According to the online petition, the kids are “asking Crayola to make sure these markers don’t end up in our landfills, incinerators and oceans.”
Now you tell me, when was the last time you heard an elementary kid casually throw around the term “incinerators”? What I can believe is many of the kids saying that they like markers, but they don’t like the idea of hurting Earth.
Although the kids are (as of this date) close to nailing their goal of 75,000 signatures, according to MSNBC, Crayola has already stated that it is unlikely to change:
Crayola acknowledged the good intentions but said that, for now at least, there’s no practical way to take back and recycle entire markers.

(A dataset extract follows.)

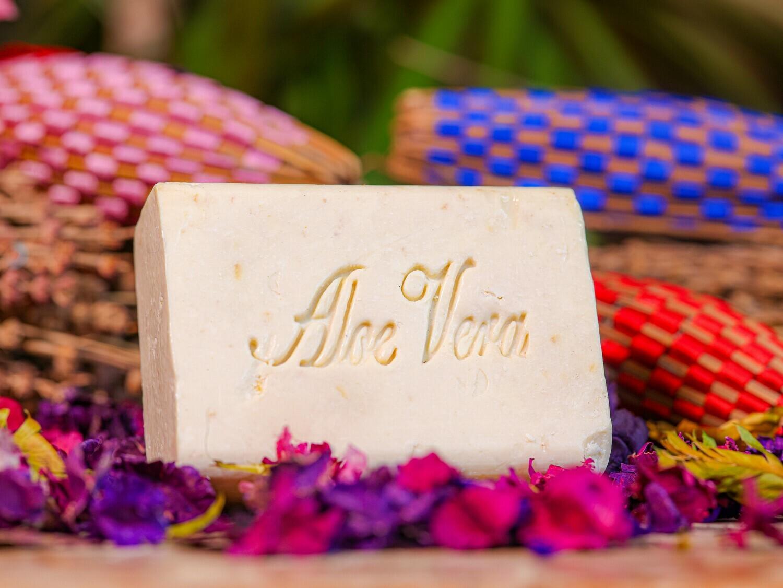 Soap Aloe Vera (Bar) - Nature by Marc Beyrouthy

“We value and encourage children to share their ideas and appreciate the suggestion that the students of Sun Valley brought to our attention,” Crayola spokeswoman Stacy Gabrielle told msnbc.com. “At this time, we do not have the facilities or a process that will enable us to offer a take back program.”
In describing Crayola’s environmental initiatives, Gabrielle did note that the caps on each marker can be recycled at centers that take polypropylene, one of the least recyclable plastics.
Inevitably, there is actually a legitimate issue buried beneath the kid manipulation tactics: Crayola makes 500 million markers each year — enough to circle (and perhaps doodle) the earth three times over. That’s an awful lot of waste from a product that is only partially recyclable as is.
I still don’t see this elementary school Green Team boycotting Crayola any time soon. Maybe by the time they get to middle school, Xcel Energy will have stopped exaggerating their savings numbers in their LivingWise kit, too, but I’m not holding my breath.